> _Exercise inputs_
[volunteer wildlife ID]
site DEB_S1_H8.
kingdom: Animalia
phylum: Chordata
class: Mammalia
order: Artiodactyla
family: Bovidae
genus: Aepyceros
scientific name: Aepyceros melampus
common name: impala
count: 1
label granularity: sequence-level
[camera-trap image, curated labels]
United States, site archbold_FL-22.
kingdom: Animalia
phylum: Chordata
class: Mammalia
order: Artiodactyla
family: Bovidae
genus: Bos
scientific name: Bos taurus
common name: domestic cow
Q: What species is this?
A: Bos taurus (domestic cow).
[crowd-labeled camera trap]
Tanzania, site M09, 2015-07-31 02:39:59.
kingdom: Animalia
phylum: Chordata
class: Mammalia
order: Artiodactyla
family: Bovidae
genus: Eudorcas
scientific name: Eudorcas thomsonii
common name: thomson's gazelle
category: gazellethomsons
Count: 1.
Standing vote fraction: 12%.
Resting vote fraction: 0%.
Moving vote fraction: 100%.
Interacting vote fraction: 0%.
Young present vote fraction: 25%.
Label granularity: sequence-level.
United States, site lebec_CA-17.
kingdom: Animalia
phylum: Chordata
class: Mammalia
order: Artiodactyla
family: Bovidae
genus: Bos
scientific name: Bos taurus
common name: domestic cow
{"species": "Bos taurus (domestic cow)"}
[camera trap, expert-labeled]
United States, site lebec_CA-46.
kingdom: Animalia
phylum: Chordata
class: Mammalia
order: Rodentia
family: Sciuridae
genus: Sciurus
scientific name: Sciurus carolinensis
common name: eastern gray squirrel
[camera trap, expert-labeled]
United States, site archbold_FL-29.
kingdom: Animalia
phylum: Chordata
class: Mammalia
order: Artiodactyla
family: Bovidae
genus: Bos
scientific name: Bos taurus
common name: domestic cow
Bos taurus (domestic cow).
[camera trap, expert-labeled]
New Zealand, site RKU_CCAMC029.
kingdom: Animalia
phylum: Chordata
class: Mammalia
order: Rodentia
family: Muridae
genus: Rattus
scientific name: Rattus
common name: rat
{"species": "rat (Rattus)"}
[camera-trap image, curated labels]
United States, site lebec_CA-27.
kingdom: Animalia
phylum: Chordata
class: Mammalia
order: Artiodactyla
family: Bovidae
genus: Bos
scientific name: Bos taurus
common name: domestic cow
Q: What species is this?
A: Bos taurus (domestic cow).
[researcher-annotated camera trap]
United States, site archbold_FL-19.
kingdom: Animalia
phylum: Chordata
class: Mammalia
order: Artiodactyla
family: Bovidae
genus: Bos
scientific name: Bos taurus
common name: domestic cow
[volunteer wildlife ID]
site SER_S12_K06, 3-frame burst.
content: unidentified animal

> _Exercise brief_
Filter the listing above, keeping only the lines with "United".

> _Worked solution_
United States, site archbold_FL-22.
United States, site lebec_CA-17.
United States, site lebec_CA-46.
United States, site archbold_FL-29.
United States, site lebec_CA-27.
United States, site archbold_FL-19.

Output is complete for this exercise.